Four songs as sung by Marie-Louise Damien, more popularly known as Mme. Damia – a French singer, actress and stage personality who was born in 1889 and died in 1978. Damia recorded quite a lot during her career. She is virtually unknown in the U.S. and has all but fallen off the radar around the rest of the world since her death in 1978.

But at the time, certainly at the time of these recordings, made for the French Columbia label in the late 1920s all the way through the 1930s and into the 1940s, Mme. Damia was one of the most popular and versatile tragic singers of her generation.

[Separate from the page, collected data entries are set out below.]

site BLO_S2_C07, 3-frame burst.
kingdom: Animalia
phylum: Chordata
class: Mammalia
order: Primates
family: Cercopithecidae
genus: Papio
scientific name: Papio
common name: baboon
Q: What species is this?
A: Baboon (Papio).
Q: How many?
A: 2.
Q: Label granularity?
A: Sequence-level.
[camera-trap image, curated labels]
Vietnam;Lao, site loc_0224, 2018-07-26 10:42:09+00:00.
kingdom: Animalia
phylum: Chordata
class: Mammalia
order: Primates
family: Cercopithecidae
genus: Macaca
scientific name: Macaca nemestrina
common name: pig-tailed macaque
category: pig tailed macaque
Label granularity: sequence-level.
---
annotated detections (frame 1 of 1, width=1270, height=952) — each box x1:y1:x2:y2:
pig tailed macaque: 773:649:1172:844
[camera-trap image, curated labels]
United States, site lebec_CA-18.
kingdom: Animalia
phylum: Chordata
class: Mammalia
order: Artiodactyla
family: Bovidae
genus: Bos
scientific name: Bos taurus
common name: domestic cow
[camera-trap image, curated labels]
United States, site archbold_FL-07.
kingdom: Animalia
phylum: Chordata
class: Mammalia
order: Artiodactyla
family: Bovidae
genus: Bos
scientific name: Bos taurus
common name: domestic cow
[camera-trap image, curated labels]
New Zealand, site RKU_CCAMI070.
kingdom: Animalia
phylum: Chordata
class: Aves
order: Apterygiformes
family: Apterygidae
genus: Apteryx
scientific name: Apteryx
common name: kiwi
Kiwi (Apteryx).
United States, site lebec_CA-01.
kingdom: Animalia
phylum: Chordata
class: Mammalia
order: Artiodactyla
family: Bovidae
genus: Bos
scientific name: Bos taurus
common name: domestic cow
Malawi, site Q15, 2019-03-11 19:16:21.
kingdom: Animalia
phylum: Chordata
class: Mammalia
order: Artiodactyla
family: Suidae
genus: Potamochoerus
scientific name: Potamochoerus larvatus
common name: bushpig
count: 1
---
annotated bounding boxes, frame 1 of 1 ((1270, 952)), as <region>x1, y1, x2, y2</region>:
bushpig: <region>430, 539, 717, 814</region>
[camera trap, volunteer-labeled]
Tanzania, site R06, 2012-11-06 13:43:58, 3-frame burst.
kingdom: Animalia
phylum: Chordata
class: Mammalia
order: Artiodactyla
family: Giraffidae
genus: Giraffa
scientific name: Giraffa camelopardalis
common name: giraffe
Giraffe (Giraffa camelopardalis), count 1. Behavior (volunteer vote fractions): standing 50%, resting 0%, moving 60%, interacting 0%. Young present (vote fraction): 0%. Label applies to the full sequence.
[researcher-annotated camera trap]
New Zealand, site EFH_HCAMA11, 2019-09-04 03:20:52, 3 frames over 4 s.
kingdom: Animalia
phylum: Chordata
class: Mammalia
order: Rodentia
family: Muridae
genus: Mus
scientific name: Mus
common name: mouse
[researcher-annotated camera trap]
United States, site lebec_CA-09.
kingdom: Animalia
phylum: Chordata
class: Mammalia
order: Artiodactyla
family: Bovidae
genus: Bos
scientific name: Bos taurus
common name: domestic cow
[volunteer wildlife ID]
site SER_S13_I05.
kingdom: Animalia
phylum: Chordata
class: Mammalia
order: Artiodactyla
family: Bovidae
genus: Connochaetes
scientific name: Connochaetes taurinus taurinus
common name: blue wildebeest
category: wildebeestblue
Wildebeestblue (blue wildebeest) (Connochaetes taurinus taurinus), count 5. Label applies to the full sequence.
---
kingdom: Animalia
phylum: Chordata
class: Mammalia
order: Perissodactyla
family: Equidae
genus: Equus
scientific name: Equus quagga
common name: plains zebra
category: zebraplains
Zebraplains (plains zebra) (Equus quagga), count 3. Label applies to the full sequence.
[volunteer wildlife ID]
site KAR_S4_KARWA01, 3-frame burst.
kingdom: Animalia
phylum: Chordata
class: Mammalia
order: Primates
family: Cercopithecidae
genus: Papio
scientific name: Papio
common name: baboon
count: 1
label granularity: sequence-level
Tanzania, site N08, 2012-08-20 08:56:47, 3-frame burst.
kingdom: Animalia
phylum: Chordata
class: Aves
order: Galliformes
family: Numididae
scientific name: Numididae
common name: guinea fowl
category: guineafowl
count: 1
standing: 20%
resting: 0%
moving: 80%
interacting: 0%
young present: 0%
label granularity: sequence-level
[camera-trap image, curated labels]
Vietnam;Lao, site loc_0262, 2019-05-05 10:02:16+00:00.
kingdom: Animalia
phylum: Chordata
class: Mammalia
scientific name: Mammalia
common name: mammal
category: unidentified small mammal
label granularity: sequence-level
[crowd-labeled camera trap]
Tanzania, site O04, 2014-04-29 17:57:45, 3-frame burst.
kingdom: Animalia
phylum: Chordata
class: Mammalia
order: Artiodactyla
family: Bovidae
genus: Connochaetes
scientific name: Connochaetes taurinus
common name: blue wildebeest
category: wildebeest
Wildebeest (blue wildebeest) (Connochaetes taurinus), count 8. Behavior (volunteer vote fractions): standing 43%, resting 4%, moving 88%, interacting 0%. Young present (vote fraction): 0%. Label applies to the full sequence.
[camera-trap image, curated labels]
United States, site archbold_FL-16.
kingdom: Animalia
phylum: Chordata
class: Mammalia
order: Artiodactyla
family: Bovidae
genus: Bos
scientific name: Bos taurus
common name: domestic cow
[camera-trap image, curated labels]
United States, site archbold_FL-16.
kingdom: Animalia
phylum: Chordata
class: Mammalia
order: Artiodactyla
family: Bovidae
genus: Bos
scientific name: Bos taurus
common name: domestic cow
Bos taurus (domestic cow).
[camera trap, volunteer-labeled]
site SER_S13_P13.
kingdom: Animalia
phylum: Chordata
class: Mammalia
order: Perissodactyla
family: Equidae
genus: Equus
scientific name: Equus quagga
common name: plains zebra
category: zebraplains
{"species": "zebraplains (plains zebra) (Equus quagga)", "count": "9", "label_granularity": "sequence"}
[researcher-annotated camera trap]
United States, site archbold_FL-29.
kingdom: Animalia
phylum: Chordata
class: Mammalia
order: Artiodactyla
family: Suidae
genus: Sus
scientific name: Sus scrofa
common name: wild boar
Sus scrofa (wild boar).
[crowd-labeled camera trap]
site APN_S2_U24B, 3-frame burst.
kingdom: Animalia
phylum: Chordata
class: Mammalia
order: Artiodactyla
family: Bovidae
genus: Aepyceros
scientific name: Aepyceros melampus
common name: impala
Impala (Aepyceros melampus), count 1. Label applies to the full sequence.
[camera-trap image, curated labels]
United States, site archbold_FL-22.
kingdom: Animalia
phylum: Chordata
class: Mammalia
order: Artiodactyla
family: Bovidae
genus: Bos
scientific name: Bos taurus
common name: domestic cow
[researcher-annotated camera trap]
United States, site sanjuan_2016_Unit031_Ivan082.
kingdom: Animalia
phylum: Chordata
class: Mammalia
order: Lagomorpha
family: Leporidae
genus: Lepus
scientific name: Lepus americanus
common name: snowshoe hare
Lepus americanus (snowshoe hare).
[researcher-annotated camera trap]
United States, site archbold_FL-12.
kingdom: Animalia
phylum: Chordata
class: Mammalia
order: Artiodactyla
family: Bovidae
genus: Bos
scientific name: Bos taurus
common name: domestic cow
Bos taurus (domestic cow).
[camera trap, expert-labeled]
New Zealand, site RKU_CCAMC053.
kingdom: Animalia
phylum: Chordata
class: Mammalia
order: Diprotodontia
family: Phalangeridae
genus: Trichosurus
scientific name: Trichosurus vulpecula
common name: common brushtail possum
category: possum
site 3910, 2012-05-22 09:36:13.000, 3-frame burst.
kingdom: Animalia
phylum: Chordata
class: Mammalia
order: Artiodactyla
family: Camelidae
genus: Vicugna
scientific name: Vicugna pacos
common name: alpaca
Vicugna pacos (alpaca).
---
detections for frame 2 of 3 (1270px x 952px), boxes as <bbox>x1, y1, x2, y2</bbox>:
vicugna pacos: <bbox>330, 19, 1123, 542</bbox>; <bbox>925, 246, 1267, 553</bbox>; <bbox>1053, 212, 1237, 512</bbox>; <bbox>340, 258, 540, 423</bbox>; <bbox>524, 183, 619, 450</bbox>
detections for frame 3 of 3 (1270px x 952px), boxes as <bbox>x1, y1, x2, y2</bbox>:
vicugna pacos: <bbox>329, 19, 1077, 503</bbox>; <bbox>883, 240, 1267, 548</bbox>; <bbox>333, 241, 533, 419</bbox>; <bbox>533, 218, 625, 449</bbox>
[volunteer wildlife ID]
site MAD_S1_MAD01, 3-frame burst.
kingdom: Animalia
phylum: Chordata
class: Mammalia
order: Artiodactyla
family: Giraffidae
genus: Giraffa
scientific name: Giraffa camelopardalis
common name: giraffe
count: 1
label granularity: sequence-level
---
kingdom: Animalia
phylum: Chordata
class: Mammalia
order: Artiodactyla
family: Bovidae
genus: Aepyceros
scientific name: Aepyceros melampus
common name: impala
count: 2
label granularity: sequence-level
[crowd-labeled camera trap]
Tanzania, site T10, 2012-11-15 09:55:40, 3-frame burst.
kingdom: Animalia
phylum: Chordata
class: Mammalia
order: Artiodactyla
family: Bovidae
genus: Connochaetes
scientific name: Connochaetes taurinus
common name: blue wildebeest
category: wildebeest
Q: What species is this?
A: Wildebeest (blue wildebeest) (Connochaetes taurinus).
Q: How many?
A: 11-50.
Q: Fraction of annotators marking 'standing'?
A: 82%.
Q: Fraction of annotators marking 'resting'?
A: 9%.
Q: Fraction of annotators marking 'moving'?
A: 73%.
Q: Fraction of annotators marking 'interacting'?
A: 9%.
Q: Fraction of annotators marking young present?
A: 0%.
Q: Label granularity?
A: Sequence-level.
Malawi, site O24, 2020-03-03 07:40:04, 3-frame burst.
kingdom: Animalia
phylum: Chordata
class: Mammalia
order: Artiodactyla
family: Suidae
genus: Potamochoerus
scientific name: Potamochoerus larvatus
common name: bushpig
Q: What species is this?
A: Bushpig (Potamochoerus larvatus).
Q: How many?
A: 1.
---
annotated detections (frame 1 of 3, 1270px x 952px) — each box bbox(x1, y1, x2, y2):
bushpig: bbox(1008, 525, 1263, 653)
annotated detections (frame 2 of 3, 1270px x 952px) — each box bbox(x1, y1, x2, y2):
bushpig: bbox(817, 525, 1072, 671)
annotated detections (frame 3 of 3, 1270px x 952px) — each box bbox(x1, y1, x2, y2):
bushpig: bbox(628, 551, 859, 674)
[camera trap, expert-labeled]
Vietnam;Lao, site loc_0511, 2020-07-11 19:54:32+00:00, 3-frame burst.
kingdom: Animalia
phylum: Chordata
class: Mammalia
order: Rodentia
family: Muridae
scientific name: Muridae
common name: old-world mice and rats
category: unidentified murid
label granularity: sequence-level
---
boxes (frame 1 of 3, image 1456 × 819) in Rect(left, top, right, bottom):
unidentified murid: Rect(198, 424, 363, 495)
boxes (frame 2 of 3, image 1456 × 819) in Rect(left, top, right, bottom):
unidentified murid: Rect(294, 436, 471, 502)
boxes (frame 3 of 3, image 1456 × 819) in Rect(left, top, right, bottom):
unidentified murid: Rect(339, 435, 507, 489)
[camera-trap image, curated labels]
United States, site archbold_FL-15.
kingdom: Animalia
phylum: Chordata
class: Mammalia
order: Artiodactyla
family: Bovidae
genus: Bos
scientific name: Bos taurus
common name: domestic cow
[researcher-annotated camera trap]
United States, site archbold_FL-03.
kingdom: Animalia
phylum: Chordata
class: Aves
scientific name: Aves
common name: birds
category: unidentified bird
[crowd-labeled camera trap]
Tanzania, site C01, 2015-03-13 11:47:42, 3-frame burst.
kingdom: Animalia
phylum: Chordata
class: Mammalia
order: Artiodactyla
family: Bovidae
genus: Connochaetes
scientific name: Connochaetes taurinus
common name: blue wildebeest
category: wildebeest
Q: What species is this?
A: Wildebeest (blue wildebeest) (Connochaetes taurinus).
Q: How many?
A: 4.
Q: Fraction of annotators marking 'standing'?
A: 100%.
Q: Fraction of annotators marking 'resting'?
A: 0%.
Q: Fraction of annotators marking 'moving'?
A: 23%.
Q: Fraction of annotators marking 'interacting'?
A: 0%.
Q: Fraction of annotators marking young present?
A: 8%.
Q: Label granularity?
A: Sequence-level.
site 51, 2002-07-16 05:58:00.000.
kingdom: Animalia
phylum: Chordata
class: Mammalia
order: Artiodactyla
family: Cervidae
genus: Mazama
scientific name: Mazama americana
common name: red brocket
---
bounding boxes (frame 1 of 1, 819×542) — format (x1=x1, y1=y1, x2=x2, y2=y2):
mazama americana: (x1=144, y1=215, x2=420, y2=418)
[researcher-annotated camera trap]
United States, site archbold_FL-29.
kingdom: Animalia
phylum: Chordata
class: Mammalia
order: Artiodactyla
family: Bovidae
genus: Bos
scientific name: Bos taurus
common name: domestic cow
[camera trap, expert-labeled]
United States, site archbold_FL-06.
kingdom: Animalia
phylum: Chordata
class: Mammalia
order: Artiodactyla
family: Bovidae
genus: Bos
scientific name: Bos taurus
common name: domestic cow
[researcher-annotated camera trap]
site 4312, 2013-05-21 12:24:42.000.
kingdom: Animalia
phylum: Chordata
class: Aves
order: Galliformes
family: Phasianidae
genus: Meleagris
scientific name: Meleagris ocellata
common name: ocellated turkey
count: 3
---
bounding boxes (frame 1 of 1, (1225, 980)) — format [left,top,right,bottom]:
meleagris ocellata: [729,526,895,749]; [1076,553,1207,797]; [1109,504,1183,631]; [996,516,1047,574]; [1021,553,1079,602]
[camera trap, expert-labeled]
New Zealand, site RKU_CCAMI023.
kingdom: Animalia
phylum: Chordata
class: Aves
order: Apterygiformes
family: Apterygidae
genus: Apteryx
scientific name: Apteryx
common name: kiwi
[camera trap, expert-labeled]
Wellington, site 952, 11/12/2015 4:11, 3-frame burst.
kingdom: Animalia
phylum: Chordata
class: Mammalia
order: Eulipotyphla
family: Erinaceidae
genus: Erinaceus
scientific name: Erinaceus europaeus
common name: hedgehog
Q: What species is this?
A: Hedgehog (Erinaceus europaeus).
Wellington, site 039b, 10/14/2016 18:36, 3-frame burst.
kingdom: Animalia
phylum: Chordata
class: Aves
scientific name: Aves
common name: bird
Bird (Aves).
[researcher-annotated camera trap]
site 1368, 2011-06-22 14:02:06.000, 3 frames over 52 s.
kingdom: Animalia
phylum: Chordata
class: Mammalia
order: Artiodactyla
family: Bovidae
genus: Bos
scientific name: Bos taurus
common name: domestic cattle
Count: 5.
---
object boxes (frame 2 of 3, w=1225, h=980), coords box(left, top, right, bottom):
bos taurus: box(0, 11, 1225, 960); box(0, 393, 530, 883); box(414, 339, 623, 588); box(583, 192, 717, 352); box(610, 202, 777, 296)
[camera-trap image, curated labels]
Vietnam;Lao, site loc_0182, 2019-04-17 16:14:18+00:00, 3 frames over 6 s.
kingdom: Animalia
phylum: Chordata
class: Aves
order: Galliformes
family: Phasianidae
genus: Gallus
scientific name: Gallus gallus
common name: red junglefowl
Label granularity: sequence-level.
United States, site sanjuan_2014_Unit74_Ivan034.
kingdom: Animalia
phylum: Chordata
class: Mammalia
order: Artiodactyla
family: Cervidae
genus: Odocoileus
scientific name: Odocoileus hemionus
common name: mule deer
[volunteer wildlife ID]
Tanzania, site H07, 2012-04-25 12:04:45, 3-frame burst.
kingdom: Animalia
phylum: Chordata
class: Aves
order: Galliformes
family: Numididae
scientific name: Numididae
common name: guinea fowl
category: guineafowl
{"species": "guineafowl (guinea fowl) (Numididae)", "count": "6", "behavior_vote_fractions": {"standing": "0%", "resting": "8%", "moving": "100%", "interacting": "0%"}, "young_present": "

Not that most French singers don’t lean towards tragedy in their repertoire, Damia was particularly good at wringing out the last bit of pathos in just about any song; and these four are ample proof of that:

1. Calais-Douvres – Columbia (France) DF – 768
2. C’est Mon Gigolo – Columbia (France) DF 133
3. Pluie – Columbia (France) – DF 1425
4. La Marie-Jeanne – Columbia (France) – DF – 2048

In addition to a stellar singing career which began at the turn of the century, she was also an actress, having played numerous roles in motion pictures, going back to her cinema debut in 1927 in Abel Gance‘s Napoleon and continuing into the early 1950s. Her popularity during her lifetime was worldwide, as was evidenced by one of her last tours, which included several dates in Japan in 1953. In 1956 she began what would be her farewell tour, eventually retiring from singing. During a 1974 interview, Damia was asked by the Anglo-French biographer David Bret what her secret to her long life and unique voice was. She matter-of-factly replied; “smoking three packs of Gitanes a day”.

If you’ve never heard Mme. Damia before, here are four samples of her work. It’s a good place to start – there are several reissues of her considerable output of songs to investigate.

In the meantime, pull up a seat, fire up a Gitanes and relax.